## Your objective
Pick up the piece on 401(k) fees and soft-dollar payments and keep writing from its last sentence.

## Text shown
__________
The Money Manager, and the Broker

Here's the big enchilada of 401(k) fees.

Since investment fees constitute as much as 95% of your 401(k) expenses, this is clearly the area that matters most. Unfortunately, there is a broad range of behavior among the firms that actually manage plan money -- fees, disclosed and undisclosed, vary greatly. "Expenses can run as low as 10 or 12 basis points to as high as 300 basis points," said Ted Benna, who designed the first 401(k) plan.

While there is tremendous competition among asset-management firms to win 401(k) business, "they usually don't compete directly on the basis of their fees," said Richard Hillman, director of the financial markets and community investment team at the General Accounting Office.

The mutual fund industry charges investors $70 billion a year in fees, according to The Great Mutual Fund Trap. Of that amount, $50 billion goes to fund firms in management fees and sales loads, and the rest, largely trading costs, goes to brokerage industry. Here's the problem: It is estimated that 85% of retirement industry revenue is asset based and not billed explicitly, making it especially hard for investors to see where their money goes.

Soft Dollars: The majority of mutual funds pay the sizable costs that go to brokers via revenue-sharing agreements known as "soft-dollar" payments. "Soft dollars are the way things get paid for," said McHenry's Harris. "They aren't inherently bad, but they do allow room for questionable practices."

Soft-dollar commissions to brokers came into effect in 1975, replacing the fixed trading commissions that were a "50 cents a share bonanza" for brokers, according to Plexus' Wagner. Briefly, here's how soft dollars work: Some money generated from commissions to the brokerage firms that execute your trades gets shared with mutual fund firms, who can use the soft dollars to pay for services such as research that ostensibly help funds better serve you.

Some firms, such as Vanguard, American Century and Bridgeway Funds, don't use soft-dollar transactions, but many of those who do have taken a very liberal approach to what can be paid for via soft dollars. The spread between trading commissions is stark: American Century founder Harold Bradley says his firm's average trade commission is 0.85 cents a share; the fund industry's average commission rate is 5.1 to 5.5 cents a share. Those excess costs in between go to soft-dollar deals. In his testimony to the House Financial Services Committee this spring, Bradley provided a stunning list of more than 1,200 "services" that get paid for under soft-dollar deals. Included on the list on items you paid for was research, of course, but also: Dell(DELL) computer, executive education programs at Wharton and membership fees to the "Standard Club of Chicago."

Soft-dollar deals may be executed in a variety of ways. In commission recapture programs, for instance, a penny of every 5 cents spent to execute a trade gets returned to investment managers in a check from brokers. The arrangements are poorly regulated, and go largely unreported and unnoticed by 401(k) plan sponsors and participants.
__________
## Recorded data
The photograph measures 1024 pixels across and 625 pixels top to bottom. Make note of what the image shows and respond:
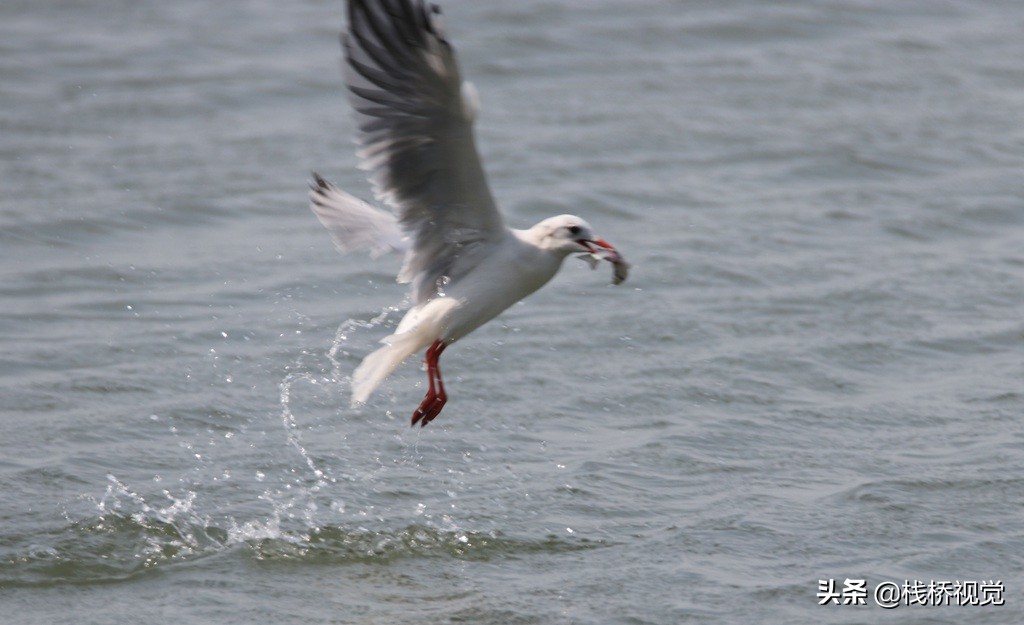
__________
## Task answer
Fund firms and brokers deserve fair compensation for their services, "but not more so," said Don Trone, director of the Center for Fiduciary Studies, a nonprofit group that offers training for retirement plan sponsors and providers.

Meantime, soft dollars are in the rise. In 2001, the decline in assets under management reduced fee income by 27%; soft-dollar amounts increased by 17%, according to Greenwich Associates.

Soft dollars are supposed to reduce costs because it helps pay for research, "but studies found that funds with higher expense ratios also had higher brokerage commission costs," said GAO's Hillman.

Trading and 'Nontrading' Costs: While a commission of about 6 cents a share may seem unacceptable given the "soft-dollar" deals, it's just the tip of the iceberg when it comes to execution costs, according to Plexus' Wagner.

According to Wagner, the average cost to buy a $30 stock exceeds 45 cents, or 1.5% of the equity. The same thing happens on the selling end, bringing the round-trip tally to 3%. Since most funds turn over 100% of their holdings every 15 months or so, those costs add up enormously -- and you pay them.

Here's how Wagner gets the 45 cent tally: First, 6 cents goes to commission. Second, 9 cents goes to the effect of the trading on the market -- in other words, as big institutions buy the stock, they can't do it in one fell swoop. The process pushes up the price by 9 cents a share on average. Third, a stunning 21 cents a share goes to delays in trading. "Less than half of what institutions seek to trade gets traded in the first day because their brokers can't get the right terms," Wagner said. Fourth, another 9 cents a share goes to "missed opportunities," the amount of a trade that doesn't get executed because of price appreciation or some other event that causes the manager to cancel the remainder of the order.

"Based on what we've seen, transaction costs are the heaviest burden shouldered by investors over time," Wagner said.

Pricey Share Classes: Soft dollars aren't the only onerous explanation for high investment fees. Among the bevy of mutual fund share classes, "retail funds" often carry hefty expense ratios, loads or sales charges that average about 4%, plus 12b-1 fees and the like.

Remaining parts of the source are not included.